:: Written instruction ::
Write out, word for word, the stretch of lines below from the line containing "Looking closely, does" through the end of the lines, including both ends.

:::::

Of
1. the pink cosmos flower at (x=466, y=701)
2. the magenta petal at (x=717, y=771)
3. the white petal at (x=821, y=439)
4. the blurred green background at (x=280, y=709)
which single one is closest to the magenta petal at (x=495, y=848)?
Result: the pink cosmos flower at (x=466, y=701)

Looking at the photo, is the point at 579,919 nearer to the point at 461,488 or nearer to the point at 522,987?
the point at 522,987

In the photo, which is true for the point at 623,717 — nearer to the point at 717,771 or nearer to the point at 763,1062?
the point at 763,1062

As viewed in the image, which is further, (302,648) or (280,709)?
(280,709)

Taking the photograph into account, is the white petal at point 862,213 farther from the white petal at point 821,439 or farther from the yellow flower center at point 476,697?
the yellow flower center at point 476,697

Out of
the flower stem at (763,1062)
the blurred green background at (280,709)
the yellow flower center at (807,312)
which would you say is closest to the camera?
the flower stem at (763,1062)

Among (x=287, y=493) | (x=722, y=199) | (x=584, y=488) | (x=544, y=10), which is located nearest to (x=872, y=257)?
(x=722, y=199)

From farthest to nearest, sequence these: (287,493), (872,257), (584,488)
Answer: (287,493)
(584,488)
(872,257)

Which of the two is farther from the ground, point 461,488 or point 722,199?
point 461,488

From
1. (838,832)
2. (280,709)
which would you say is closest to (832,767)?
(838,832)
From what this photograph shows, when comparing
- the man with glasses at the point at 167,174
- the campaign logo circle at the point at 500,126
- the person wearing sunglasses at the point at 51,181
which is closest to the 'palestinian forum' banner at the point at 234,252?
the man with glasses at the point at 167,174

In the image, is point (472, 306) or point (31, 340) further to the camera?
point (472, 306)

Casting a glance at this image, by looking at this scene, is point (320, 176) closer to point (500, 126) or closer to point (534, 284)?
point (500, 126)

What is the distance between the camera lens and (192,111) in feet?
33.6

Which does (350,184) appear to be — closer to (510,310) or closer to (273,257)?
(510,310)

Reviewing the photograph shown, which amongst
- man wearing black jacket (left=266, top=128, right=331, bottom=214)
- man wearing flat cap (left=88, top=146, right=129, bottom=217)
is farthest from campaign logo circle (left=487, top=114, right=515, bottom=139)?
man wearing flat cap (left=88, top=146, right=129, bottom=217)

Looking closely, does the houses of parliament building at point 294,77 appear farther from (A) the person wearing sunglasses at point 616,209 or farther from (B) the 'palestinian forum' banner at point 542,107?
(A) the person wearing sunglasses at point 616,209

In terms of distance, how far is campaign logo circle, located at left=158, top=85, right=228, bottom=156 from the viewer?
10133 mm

:::::

:: Exercise answer ::
Looking closely, does the houses of parliament building at point 294,77 appear farther from (A) the person wearing sunglasses at point 616,209 or farther from (B) the 'palestinian forum' banner at point 542,107?
(A) the person wearing sunglasses at point 616,209

In terms of distance, how far is campaign logo circle, located at left=158, top=85, right=228, bottom=156 from the viewer?
10133 mm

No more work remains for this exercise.